The majority asserts that the Parole Board erred by ignoring Dr. Michael Weiner’s report. In my view, this was a report well worth rejecting. As noted by the Parole Board, the report pertained to the psychological adaptation of Trantino to the structured setting of a halfway house, rather than the likelihood that Trantino would commit another crime if released into the community. Although Weiner ultimately concluded that Trantino's likelihood of recidivism was relatively low, I note that the conclusion is wholly disembodied from, and inconsistent with, the psychologist’s specific findings.

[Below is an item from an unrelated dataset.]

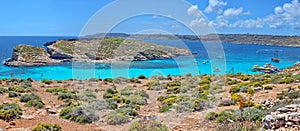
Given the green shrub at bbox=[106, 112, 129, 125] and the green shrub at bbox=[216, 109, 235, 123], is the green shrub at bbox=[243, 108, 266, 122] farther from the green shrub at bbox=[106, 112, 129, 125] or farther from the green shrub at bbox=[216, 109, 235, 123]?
the green shrub at bbox=[106, 112, 129, 125]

In his report, Weiner noted that his examination of Trantino "found more impressive evidence for lack of empathy, manipulativeness, grandiosity, lack or remorse or guilt, lying, [and] failure to accept responsibility for his own actions----’’ The report detailed Trantino’s continuing narcissistic personality, finding him to be "intensely egocentric” and "likely to be exploitive in the future.” Weiner observed that the "degree of his self-centeredness is such that he is a considerable risk to erode his support system and to relapse into exploiting others,” which would “eventually graduate into criminality.”

Weiner further stated that Trantino’s incessant "revision of history” to "promote the notion of his innocence” allowed him to avoid all responsibility for the murders he committed. Weiner found that Trantino remains "unremorseful to the array of people he has victimized directly and indirectly" and exhibits only "superficial empathy.” In fact, Weiner noted that Trantino, "speaks of the murdered Detective Sgt. Voto and police trainee Tedesco with utterly no emotion or compassion for either of them.” Weiner concluded that, ”[p]eeling away his exterior, [Trantino] remains a controlling, calculating individual with no real sense of attachment. He maintains the tendency to explain away, deny, or minimize his meaningful sources of shame or guilt.”

The majority makes repeated reference to the "selectivity" of the Parole Board in focusing only on the psychological evidence supportive of its denial of parole. This criticism is unwarranted. The Parole Board clearly considered every scrap of available evidence in assessing the likelihood of recidivism. The record does not in any way suggest that the Parole Board ignored, overlooked, or undervalued crucial evidence. As I pointed out earlier, the opinions of the experts wildly diverged. It was thus incumbent on the Parole Board to determine which opinions to accept and which opinions to reject. The Parole Board was not required to make this determination with surgical precision or to discuss the testimony, reports and statements of every witness, describing in detail why it found some more credible than others. See State v. Locurto, 157 N.J. at 471-74, 724 A.2d 234. In that context, the Parole Board was not "selective” in its consideration of the evidence, but instead was necessarily selective in its determination concerning what evidence was the most compelling.